Pour avoir refusé d’écouter Perline, Daniel Schneidermann a involontairement pris parti dans un conflit... au sein du Réseau Voltaire, dont le conseil d’administration comportait Perline parmi ses membres depuis juin 2002, avant qu’elle n’en démissionne avec éclat en février 2003 [2]. C’est le message d’un internaute dans le forum dédié à « Arrêt sur Images » et donnant le lien vers cette page du Réseau Voltaire qu’avait effacé Perline fin août 2003, ce qui lui a valu le licenciement que les Prud’hommes viennent de juger abusif.
Même les pigistes ont des droits
Après deux audiences sur le fond, le conseil de prud’hommes de Paris a rendu le 20 mai 2005 son prononcé de délibéré, estimant le licenciement abusif car dépourvu de cause réelle et sérieuse. Le communiqué de Perline sur son propre site précise que Daniel Schneidermann, convoqué par huissier aux deux audiences de fond, a ignoré ces convocations.
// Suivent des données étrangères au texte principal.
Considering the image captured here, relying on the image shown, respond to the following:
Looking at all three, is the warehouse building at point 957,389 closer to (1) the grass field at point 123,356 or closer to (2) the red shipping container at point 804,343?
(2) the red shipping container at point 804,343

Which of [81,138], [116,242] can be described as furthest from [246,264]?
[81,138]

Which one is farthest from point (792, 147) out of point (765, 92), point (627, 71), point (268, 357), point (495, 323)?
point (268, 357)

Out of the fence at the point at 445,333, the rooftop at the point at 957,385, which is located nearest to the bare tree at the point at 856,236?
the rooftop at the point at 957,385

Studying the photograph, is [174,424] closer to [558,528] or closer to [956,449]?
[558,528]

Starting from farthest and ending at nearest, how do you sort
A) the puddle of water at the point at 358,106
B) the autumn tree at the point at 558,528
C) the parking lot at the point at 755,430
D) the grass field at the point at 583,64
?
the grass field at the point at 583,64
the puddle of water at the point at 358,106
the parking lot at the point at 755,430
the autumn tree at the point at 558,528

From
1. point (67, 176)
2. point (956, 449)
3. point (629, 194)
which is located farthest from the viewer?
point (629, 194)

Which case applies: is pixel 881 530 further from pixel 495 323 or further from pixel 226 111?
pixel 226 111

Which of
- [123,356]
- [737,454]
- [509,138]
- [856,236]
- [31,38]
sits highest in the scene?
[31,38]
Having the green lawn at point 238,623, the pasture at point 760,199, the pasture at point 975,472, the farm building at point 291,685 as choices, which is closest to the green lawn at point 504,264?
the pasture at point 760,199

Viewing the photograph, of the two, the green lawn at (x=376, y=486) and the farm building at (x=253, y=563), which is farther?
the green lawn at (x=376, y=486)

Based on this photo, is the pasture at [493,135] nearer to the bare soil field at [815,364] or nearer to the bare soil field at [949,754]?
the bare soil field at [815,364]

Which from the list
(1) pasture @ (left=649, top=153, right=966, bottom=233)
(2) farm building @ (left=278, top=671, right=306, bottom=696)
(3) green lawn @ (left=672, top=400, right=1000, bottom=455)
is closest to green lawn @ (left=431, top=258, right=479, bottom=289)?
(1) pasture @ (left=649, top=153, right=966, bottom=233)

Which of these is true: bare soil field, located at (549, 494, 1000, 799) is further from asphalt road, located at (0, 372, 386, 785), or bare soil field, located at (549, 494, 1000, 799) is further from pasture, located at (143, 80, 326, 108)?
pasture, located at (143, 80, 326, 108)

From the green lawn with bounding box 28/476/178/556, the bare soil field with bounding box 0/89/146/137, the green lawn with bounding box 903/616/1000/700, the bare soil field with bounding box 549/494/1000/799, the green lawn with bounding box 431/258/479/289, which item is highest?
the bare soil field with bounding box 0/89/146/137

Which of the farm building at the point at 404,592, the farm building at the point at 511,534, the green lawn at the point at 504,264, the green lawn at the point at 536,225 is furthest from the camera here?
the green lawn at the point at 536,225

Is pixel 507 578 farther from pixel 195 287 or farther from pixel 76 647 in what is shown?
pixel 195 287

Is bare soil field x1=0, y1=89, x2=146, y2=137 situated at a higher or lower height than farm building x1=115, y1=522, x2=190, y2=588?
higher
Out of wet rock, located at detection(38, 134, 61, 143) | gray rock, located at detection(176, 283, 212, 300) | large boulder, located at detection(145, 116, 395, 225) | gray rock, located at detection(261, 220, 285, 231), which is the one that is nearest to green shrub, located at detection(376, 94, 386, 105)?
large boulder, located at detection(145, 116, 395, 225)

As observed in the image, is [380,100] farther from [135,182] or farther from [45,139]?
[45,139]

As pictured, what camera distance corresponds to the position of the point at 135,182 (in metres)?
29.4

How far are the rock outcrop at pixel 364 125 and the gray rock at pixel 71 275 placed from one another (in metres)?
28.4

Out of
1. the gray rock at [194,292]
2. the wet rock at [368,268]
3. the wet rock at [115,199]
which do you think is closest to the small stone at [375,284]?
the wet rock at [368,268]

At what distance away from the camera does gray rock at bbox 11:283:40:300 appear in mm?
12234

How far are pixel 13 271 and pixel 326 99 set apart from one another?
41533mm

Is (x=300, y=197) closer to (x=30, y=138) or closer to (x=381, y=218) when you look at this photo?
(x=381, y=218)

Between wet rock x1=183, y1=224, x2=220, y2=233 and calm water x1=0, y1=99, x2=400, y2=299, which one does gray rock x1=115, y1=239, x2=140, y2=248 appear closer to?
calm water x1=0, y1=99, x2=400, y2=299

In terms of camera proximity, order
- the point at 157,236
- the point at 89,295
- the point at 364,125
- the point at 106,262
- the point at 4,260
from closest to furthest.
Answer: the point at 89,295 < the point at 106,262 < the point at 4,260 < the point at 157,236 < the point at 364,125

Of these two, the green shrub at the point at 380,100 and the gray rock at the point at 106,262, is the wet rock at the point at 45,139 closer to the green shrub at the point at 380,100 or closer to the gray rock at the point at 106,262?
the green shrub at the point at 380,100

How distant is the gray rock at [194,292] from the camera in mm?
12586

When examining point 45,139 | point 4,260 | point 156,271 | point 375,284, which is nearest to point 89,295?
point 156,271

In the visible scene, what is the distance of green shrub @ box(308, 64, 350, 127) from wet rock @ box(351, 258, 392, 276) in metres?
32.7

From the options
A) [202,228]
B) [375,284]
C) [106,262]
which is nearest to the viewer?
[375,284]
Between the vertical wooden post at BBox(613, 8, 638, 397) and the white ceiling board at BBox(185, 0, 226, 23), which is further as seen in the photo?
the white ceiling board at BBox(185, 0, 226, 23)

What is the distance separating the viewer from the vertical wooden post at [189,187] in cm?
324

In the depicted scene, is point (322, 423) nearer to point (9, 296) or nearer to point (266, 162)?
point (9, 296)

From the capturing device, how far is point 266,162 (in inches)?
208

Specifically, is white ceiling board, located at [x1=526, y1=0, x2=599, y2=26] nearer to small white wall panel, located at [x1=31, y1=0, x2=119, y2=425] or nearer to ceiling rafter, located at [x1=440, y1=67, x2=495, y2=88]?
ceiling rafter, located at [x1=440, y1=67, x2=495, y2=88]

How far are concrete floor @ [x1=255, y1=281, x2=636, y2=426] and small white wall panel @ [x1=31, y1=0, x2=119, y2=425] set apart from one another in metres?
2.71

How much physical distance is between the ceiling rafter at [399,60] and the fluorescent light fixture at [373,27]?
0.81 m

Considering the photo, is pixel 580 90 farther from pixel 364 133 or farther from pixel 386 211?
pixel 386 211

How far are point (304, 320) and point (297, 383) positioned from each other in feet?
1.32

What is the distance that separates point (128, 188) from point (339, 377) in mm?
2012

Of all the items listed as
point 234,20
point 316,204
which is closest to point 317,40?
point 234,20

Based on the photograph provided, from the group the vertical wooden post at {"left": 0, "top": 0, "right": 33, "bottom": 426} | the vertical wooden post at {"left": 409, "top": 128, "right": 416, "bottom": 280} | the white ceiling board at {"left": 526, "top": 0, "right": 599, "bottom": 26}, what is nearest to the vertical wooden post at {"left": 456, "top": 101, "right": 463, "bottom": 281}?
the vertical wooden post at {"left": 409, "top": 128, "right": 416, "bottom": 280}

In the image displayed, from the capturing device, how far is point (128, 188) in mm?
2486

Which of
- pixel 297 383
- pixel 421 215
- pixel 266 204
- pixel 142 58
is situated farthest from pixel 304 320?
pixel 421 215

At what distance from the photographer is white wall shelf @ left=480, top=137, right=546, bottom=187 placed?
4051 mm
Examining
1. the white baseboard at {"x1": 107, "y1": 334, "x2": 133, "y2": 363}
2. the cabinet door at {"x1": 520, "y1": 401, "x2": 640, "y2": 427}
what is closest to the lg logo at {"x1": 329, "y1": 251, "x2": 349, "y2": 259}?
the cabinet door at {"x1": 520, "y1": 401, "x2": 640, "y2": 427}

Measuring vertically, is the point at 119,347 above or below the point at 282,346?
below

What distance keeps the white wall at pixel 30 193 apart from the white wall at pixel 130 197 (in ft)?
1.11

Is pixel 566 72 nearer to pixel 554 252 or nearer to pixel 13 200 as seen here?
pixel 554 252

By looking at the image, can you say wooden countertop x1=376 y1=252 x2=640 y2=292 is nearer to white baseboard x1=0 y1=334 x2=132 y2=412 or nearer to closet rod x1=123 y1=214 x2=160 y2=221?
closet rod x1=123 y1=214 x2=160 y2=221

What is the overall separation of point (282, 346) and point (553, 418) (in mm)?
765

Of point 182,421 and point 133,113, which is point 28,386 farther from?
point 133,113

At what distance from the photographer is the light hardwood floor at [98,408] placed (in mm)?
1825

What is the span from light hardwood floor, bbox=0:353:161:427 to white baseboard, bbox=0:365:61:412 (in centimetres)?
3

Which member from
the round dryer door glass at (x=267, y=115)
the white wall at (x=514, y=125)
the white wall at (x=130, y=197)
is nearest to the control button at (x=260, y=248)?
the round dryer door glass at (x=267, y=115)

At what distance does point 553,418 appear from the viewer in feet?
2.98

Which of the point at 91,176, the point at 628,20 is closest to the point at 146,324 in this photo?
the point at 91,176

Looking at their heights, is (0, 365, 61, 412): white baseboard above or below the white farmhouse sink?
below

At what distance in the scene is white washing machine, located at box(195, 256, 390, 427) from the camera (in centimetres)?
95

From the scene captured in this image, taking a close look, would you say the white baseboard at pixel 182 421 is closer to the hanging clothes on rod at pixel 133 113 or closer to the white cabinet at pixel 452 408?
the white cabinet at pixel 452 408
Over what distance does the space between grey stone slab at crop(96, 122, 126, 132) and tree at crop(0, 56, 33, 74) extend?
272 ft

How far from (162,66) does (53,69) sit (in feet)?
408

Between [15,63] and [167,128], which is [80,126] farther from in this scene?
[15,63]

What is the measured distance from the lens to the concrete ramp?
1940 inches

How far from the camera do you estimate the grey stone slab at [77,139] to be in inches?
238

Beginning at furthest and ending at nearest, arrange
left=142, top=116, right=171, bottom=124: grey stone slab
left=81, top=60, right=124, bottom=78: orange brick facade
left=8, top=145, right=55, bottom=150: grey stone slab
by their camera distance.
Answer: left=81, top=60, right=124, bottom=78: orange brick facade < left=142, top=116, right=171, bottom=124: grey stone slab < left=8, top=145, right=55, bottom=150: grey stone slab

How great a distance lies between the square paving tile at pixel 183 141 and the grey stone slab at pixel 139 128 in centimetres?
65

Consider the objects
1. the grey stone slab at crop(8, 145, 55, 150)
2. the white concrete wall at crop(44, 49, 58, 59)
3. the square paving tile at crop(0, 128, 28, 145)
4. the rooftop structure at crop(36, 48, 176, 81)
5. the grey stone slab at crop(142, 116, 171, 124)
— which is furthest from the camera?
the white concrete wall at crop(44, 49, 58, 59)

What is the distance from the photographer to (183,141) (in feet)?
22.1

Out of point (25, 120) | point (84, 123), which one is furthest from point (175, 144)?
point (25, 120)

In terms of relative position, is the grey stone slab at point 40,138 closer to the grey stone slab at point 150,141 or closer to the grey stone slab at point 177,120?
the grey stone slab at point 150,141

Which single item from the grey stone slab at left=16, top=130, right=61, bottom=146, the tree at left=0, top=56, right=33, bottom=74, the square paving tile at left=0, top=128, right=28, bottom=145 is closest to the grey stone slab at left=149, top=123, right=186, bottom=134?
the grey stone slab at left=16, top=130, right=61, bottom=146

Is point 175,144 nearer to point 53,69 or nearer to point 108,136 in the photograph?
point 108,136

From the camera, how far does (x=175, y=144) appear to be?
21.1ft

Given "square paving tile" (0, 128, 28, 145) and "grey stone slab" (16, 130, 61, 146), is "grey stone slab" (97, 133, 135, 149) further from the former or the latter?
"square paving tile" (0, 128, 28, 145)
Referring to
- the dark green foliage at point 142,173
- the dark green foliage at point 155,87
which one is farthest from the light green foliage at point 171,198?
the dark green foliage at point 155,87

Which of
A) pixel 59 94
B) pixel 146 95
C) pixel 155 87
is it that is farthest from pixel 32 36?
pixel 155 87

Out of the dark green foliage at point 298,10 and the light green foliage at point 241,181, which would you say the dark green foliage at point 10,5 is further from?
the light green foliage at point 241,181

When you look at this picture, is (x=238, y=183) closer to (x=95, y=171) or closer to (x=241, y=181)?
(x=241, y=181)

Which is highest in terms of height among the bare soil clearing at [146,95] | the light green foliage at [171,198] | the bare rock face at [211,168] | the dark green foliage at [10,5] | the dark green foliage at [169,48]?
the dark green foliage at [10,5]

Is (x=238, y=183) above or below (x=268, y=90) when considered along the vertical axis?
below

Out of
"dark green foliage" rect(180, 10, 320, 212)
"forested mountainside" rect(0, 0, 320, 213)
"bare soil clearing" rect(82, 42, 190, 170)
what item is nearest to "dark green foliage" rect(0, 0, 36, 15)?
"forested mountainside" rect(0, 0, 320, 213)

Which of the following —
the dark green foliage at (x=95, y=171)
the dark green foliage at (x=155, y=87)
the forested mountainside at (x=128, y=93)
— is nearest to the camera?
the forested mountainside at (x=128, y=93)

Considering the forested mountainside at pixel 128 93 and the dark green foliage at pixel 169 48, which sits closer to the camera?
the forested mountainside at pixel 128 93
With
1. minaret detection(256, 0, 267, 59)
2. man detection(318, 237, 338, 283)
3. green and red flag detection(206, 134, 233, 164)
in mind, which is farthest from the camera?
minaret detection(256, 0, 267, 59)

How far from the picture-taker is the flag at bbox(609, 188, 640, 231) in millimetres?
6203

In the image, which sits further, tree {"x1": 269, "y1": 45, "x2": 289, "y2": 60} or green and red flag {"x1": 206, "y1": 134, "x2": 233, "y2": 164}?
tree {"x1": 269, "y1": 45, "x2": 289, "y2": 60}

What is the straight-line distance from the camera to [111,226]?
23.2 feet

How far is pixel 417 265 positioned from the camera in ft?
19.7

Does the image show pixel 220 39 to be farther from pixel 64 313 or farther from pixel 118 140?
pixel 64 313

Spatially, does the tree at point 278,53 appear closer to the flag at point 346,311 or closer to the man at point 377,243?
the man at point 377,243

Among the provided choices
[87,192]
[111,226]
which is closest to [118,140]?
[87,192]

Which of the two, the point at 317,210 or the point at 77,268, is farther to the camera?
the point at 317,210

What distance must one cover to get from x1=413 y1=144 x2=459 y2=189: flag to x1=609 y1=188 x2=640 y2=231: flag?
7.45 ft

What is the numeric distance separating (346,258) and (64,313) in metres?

Le 20 mai, les prud’hommes ont condamné la société Riff Productions, qui produit l’émission, à verser à Perline 3 672 euros de dommages et intérêts (avec exécution provisoire), ainsi que divers rappels et indemnités.
De même que la victoire aux Prud’hommes de Daniel Schneidermann, licencié par Le Monde, est une bonne nouvelle pour la liberté d’expression, la victoire aux prud’hommes de Perline, licenciée par Daniel Schneidermann, est une bonne nouvelle, pour le droit des pigistes [3].
C’est aussi une bonne nouvelle pour le droit des salariés à une vie privée et à ne pas avoir à justifier de leurs engagements personnels envers leur employeur, fût-il animateur de télévision.
Dans son blog, Daniel Schneidermann écrit à propos de son propre licenciement par Le Monde : « Depuis le premier jour, je ressens ce licenciement comme une injustice, un abus de pouvoir de la direction ».
C’était sans doute également le sentiment de Perline.